I finished the last 3rd of the race by myself, knowing that everyone would be riding at their own pace by this point. As soon as I hit mike 36 I knew I was home free because the last 14 miles was mostly downhill.
Crossing the line felt amazing, and the after party of free beer and food for racers was even more awesome. Pretty satisfied in my finish for my first marathon style race and I’ll definitely be back again to ride the trails in Spearfish!
The Cheq 40 is pretty much the cap to the mountain bike season and this was it’s 31st year running, needless to say there’s a ton of talent and history here.
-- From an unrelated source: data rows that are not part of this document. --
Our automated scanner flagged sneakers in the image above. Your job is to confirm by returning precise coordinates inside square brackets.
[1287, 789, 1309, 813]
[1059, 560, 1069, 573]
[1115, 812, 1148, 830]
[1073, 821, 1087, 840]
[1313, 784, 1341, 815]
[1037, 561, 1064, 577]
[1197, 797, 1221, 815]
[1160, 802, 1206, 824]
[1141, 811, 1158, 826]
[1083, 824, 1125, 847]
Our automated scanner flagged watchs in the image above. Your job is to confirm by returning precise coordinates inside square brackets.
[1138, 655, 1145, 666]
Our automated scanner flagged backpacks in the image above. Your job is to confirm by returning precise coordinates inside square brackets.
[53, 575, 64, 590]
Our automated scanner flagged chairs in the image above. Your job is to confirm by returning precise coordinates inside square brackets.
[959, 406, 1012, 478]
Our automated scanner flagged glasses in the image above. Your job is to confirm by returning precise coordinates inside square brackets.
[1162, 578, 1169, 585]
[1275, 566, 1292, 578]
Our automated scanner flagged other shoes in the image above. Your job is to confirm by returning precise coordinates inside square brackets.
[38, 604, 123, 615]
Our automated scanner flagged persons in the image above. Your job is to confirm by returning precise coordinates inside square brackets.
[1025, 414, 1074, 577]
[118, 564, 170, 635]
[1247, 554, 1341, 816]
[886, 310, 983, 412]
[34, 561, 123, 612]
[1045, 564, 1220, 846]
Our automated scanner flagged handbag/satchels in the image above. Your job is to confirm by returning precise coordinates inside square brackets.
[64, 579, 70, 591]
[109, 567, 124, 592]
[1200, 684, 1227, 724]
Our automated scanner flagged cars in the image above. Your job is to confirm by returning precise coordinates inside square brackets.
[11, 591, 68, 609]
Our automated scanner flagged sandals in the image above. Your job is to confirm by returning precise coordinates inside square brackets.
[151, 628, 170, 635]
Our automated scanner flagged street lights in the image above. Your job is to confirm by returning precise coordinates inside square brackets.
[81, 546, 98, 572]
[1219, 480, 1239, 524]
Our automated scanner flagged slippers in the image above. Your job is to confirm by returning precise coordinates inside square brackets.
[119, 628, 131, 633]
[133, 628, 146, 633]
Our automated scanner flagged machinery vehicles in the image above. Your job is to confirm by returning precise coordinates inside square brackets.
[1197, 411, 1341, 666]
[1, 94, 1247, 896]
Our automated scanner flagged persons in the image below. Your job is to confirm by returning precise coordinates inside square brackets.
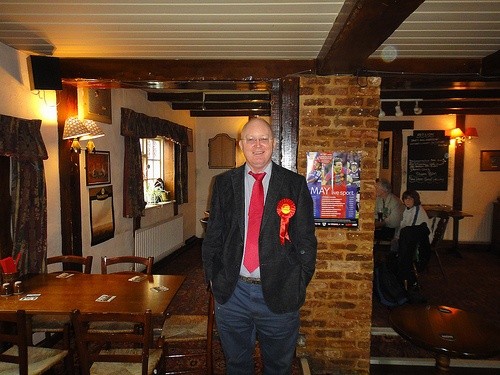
[383, 188, 435, 302]
[374, 177, 405, 229]
[201, 117, 317, 375]
[306, 156, 360, 186]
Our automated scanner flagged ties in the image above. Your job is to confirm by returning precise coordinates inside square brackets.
[243, 171, 267, 274]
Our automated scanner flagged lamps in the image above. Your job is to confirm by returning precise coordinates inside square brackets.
[450, 127, 478, 147]
[63, 116, 104, 154]
[414, 101, 422, 115]
[395, 101, 403, 116]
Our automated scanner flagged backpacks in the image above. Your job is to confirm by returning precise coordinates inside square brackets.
[376, 260, 409, 307]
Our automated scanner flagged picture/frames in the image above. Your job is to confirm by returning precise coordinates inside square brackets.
[84, 151, 111, 186]
[480, 150, 500, 171]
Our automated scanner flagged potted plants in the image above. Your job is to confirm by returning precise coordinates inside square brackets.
[153, 188, 171, 201]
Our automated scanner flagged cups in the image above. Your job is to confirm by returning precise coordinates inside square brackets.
[377, 208, 384, 222]
[1, 270, 20, 291]
[0, 283, 12, 296]
[13, 281, 24, 295]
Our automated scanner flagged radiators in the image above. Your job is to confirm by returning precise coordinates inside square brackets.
[135, 215, 183, 271]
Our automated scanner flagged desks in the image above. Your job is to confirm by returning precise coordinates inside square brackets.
[374, 226, 395, 241]
[0, 273, 187, 375]
[421, 204, 474, 259]
[389, 303, 500, 375]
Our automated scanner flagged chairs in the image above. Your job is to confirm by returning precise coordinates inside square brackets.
[384, 217, 449, 302]
[161, 292, 214, 375]
[72, 308, 162, 375]
[31, 255, 93, 351]
[0, 309, 69, 375]
[87, 255, 154, 333]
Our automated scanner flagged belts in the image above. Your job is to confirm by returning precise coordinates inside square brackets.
[239, 275, 261, 284]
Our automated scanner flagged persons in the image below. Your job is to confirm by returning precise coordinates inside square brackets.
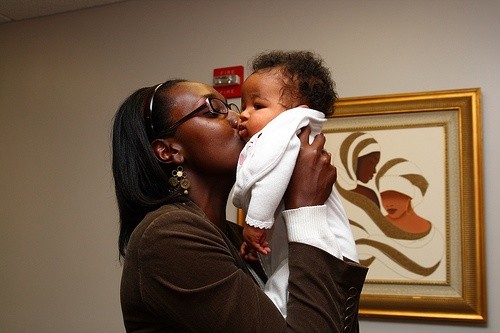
[231, 49, 361, 320]
[111, 78, 369, 333]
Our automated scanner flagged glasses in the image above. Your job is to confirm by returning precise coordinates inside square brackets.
[158, 97, 242, 139]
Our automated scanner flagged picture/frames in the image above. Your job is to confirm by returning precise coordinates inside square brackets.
[239, 84, 490, 324]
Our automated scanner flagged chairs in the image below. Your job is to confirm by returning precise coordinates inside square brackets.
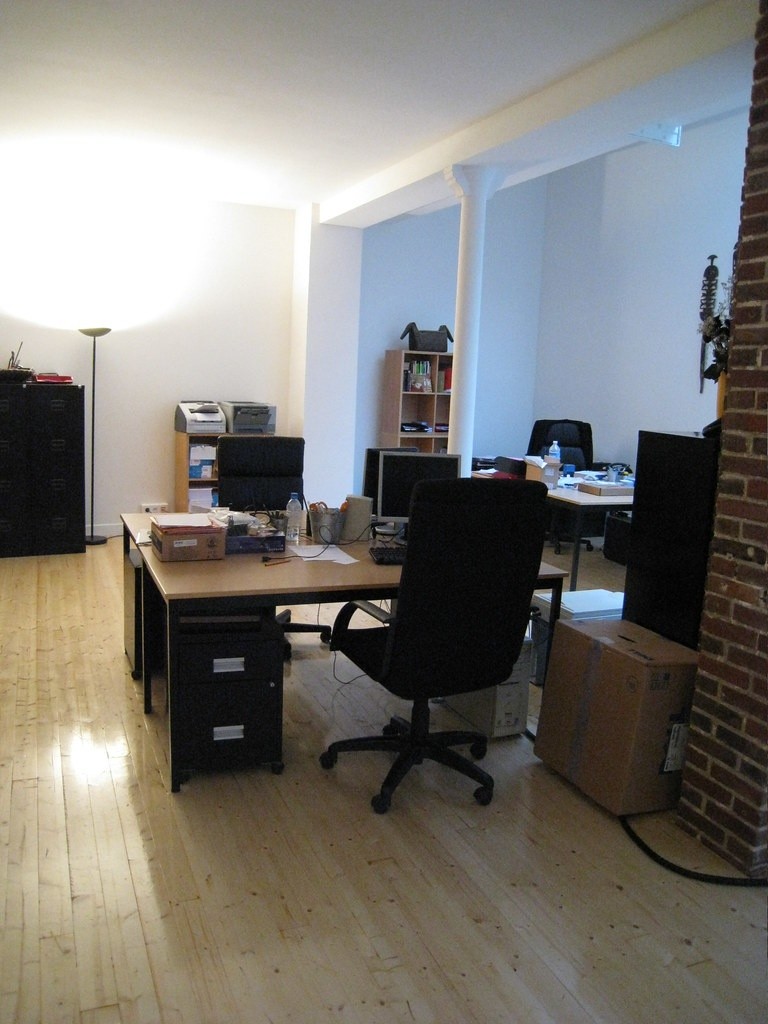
[526, 421, 599, 556]
[208, 433, 329, 657]
[319, 479, 556, 808]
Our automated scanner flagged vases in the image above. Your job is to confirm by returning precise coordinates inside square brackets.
[716, 370, 726, 416]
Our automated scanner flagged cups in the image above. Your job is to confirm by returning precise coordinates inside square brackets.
[563, 464, 575, 477]
[271, 516, 285, 531]
[607, 470, 618, 481]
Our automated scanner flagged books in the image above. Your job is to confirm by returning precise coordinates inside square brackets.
[437, 368, 451, 393]
[410, 360, 431, 375]
[404, 369, 411, 392]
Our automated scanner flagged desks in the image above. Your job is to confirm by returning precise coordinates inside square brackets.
[137, 548, 567, 797]
[540, 485, 636, 591]
[117, 503, 349, 684]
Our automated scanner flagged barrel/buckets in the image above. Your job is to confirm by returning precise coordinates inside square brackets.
[307, 507, 345, 544]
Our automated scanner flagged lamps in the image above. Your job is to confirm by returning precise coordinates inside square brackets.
[78, 325, 113, 544]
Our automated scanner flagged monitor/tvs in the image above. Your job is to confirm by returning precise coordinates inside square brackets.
[362, 448, 419, 514]
[378, 450, 461, 523]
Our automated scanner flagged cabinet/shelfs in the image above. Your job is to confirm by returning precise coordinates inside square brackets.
[380, 350, 454, 451]
[0, 384, 87, 560]
[174, 429, 279, 512]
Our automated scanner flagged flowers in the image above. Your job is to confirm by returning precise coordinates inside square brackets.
[698, 275, 736, 382]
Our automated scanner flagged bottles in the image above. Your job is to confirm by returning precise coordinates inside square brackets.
[287, 493, 301, 542]
[549, 441, 561, 461]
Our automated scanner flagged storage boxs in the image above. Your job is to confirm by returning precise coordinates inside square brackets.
[149, 522, 227, 562]
[531, 588, 699, 815]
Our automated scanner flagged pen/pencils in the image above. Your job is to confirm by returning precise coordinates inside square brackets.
[266, 508, 280, 519]
[265, 559, 292, 566]
[620, 464, 631, 474]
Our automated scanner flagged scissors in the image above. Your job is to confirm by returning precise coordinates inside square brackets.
[315, 501, 328, 511]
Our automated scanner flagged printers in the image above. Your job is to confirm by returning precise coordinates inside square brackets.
[174, 400, 226, 434]
[217, 401, 277, 435]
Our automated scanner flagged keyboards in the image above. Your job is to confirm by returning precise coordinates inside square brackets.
[369, 547, 407, 564]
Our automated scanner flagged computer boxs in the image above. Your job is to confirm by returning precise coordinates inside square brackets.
[446, 636, 533, 740]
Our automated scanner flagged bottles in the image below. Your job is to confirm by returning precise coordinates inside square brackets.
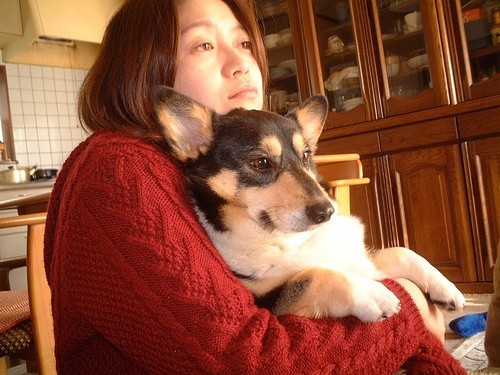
[490, 11, 500, 46]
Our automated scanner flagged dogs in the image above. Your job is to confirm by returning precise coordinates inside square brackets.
[149, 85, 466, 323]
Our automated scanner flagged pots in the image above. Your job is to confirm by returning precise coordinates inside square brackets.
[0, 165, 37, 185]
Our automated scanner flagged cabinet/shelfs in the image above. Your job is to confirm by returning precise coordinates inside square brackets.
[257, 1, 499, 295]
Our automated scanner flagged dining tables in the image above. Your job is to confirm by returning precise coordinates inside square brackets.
[0, 153, 373, 216]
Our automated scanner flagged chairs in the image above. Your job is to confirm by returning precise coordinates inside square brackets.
[0, 213, 56, 375]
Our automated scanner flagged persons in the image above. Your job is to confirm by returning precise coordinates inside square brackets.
[44, 1, 469, 375]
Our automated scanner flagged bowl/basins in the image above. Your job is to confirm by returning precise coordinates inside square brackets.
[32, 169, 58, 180]
[404, 12, 421, 26]
[345, 78, 359, 86]
[382, 47, 428, 75]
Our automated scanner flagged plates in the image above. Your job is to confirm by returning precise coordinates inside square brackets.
[270, 58, 295, 78]
[382, 34, 396, 40]
[263, 28, 292, 48]
[341, 97, 363, 112]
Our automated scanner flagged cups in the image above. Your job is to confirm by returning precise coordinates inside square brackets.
[269, 90, 287, 116]
[389, 85, 419, 97]
[392, 19, 403, 36]
[327, 35, 343, 53]
[335, 2, 348, 24]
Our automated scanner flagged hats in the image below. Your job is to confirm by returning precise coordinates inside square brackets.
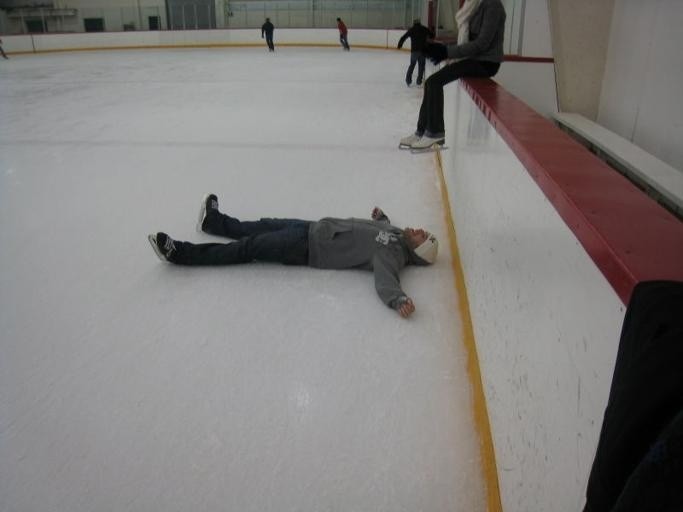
[414, 233, 438, 264]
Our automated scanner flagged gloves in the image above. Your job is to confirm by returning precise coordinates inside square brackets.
[423, 42, 448, 65]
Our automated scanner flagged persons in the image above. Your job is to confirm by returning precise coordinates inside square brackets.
[397, 19, 430, 88]
[148, 191, 437, 316]
[261, 18, 275, 52]
[336, 17, 349, 51]
[396, 1, 506, 153]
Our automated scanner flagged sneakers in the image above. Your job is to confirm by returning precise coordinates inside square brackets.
[202, 195, 220, 234]
[157, 232, 177, 261]
[400, 134, 421, 145]
[411, 135, 445, 148]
After slating the D50 into the picture this would be my 10th weekend in a row of racing and traveling. Looking back, my only real weekend off of racing was before nationals in June. This season has had a lot of high points and I have a lot to be proud of, but I really wanted to cap things off with a top 25 in the Cheq 40.
The race started out pretty tame. A mass start roll out keeps things somewhat controlled and as long as you tuck and hide from the wind on the highway before Rosie’s you can conserve energy. I made sure to come around to the front just before Rosie;s and was in good position (although the left pro line was fenced off this year).
Once we hit Rosie’s field I knew things would start to break up so I made sure to stay on it through the descent. As we hit the first few Birkie rollers the front group of 20 or so riders opened up a gap and I settled in behind the riders in my group. I wasn’t going to burn any matches to chase this early in the race.
The rest of the race was pretty textbook. Conserving energy on the gravel roads, staying near the front of the group (but not on the front), and carrying your momentum through the corners to conserve energy and move up as needed were all things I made a conscious effort of doing.
The most defining point in the race is Fire Tower climb 3/4 of the way through the race. As we passed mile 28 I knew it was time to get to the front. Moving to the front at the right time just before Fire Tower allowed me to lead up the climb and ride my own pace without worrying about other riders. Once we crested the top and made the bombing descent down I looked back and our group was down to about 5 guys from 20, perfect.
In the last few miles it was myself, Dallas Fowler, and Justin Reinhardt. I rolled in just behind Dallas for 27th overall and I was more than satisfied as I raced a flawless race, doing what needed to be done, putting myself in the right place at the right time.
Sometimes you try and turn yourself inside out pushing as hard as you can early in the race until you begin to fade and hope you don’t fall to far back. This race was more about delivering a realistic result to cap off the season on a high note.
Now that I’ve finished Ore to Shore and Chequamegon in the top 30 and been inside the top 10 in WORS, I can feel more comfortable taking bigger risks in hopes for bigger rewards. Another result for the race resume, but more importantly a mental boost to carry through the off season.